Roger Maxson was born in La Crosse, Wisconsin, Midwest Commonwealth, in January of 2045. The oldest of three boys, he acquitted himself reasonably well in school, but was never particularly outstanding at any one subject other than history. He excelled in debate club, though, and did remarkably well in gym. He eventually made the varsity teams of several sports; while he never made All-American, it was generally agreed in La Crosse that if a ball or a puck was involved somewhere, Roger would be good at it.

His father Henry owned several small businesses- hardware stores, mostly- in the La Crosse and Onalaska region. When Henry sat down to consider the eventual distribution of his worldly goods in his will, he saw no way to make it both even and equitable. Roger was the oldest, and should by rights get the lion's share, but he had no head for business as his brothers did. Henry refused to impose a bad owner on people who had worked for him all their lives. As he considered the situation, Roger knocked at his door and approached with a personal problem. he'd been thinking about his future for a while, and realized that college just wasn't for him- not yet, anyway. Would it be all right with his father if he enlisted in the Army for a few years, took his bonus, and used that for college at the end of his tour of duty? Three years, and then...

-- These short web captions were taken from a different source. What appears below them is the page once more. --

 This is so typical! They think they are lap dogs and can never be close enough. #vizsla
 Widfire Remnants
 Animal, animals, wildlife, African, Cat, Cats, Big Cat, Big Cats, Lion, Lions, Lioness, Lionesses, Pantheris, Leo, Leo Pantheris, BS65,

Henry Maxson was a wiser man than people gave him credit for. He realized Roger would take to the military life like a duck to water, and would probably re-enlist given the slightest hint of encouragement. A career soldier would have no time or need for hardware stores. And it was an honorable career- if ever Roger did have to leave it, there were politicians galore who had been soldiers first. It would do, and then some. Henry gave his blessing, and in 2063 Roger received his high school diploma and enlisted in the Army on the very same day. In early 2064, Roger married his high school sweetheart Yvonne. Things were looking promising... for them, anyway. For the country, not so much. The world's resources had been dwindling for years, with the oil fields of the Middle East and Texas having long since run dry. As bush wars broke out over much of the planet and the European Commonwealth dissolved into squabbling individual states, it became clear this was no time to try to hack it in the civilian world. Roger re-enlisted as his father had known he would.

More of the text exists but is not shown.